Not long ago we fondly believed that one thing all nations would have in common was access to the same digital technology, that is (mainly) the internet. We were wrong. Ever since Beijing began building its Great Firewall in 1996, its censored version of the web has diverged from the one used by the rest of the world. And as tensions between China and the US escalate, this divergence is now spreading to other tech areas. Beijing is creating more of its own bespoke computer hardware; it is investing huge sums in 5G technology and AI; it is poised to disconnect itself from GPS, the universally used satellite navigation system run by the US air force, and switch to its own BeiDou network.

Last year, Beijing ordered all government offices to remove foreign computer equipment and software within three years. Meanwhile, the US has blacklisted Huawei and other Chinese firms, leading Huawei – which can no longer license Google’s Android operating system – to start developing its own system, Harmony OS. The US and China seem to be priming the world for “a digital cold war”. Welcome to “the splinternet”.   (The Week, 27 June 2020, and Margi Murphy and Matthew Field in The Daily Telegraph).

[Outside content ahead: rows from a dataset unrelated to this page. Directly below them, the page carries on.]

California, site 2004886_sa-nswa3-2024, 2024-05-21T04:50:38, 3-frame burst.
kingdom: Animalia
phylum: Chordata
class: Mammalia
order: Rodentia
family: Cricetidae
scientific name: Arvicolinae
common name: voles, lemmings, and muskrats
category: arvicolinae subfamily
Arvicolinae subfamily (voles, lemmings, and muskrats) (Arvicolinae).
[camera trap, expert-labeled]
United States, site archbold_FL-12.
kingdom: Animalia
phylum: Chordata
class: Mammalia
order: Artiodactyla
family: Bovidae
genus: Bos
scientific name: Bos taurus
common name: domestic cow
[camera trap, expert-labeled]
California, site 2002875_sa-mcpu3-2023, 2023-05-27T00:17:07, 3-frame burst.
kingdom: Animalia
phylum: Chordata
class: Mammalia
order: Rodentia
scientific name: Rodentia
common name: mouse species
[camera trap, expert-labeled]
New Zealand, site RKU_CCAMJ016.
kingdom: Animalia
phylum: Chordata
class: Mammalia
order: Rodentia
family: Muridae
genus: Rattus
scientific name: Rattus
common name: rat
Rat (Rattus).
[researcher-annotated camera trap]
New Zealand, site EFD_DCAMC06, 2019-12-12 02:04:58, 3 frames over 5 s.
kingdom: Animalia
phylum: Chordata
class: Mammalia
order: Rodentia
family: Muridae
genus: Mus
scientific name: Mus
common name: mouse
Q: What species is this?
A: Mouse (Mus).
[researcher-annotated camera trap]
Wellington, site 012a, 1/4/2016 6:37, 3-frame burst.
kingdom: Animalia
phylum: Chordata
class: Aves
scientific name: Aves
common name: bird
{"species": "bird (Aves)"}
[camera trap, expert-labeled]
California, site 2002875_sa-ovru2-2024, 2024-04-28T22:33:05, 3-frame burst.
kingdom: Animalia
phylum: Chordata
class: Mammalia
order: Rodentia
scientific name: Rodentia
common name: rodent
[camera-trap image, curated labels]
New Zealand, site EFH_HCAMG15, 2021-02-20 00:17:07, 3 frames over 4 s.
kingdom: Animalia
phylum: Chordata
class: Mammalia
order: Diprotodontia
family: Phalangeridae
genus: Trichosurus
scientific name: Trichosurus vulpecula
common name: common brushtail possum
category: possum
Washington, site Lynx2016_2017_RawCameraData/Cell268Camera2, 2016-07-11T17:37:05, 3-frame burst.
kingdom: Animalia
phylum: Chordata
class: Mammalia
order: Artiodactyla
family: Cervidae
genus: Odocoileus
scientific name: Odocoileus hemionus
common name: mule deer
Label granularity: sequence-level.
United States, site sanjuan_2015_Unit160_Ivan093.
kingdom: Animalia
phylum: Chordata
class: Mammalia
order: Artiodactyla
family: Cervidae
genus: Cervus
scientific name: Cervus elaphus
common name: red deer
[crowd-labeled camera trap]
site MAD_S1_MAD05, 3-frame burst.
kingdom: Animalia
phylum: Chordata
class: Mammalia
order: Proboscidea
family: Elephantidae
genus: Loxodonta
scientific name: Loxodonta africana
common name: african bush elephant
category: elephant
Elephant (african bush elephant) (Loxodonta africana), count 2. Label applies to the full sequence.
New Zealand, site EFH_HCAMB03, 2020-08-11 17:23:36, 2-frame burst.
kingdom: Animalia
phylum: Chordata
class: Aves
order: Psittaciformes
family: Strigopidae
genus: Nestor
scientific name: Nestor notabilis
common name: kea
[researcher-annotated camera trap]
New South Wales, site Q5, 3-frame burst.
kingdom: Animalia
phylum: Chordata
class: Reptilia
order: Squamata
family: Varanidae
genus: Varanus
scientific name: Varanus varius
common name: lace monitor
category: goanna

 My comment:  Anyone who knows any history could have warned politicians and big companies that China has for many years had a ( justified?) chip on its shoulder about being pushed around by, and a desire to get even with, the West (and Japan) for perceived humiliations of the past. Now  China is becoming Major Power No. 1, with massive help from Western capitalist corporations, and is exerting huge economic influence in a ruthless fashion, based by large-scale theft of Western know-how and the incarceration of all who, even modestly, disagree with the Party, including the poor Uighers, who have done nobody any harm.

One used to be assured that a constitutional and democratic United States would defend Western values.  Now that this can no longer be taken for granted and the US is becoming more like an average African country, with an autocrat-admirer in charge, the peace of mind I personally used to have in the political future has massively diminished.  As China displaces the US, none of us can rest easy.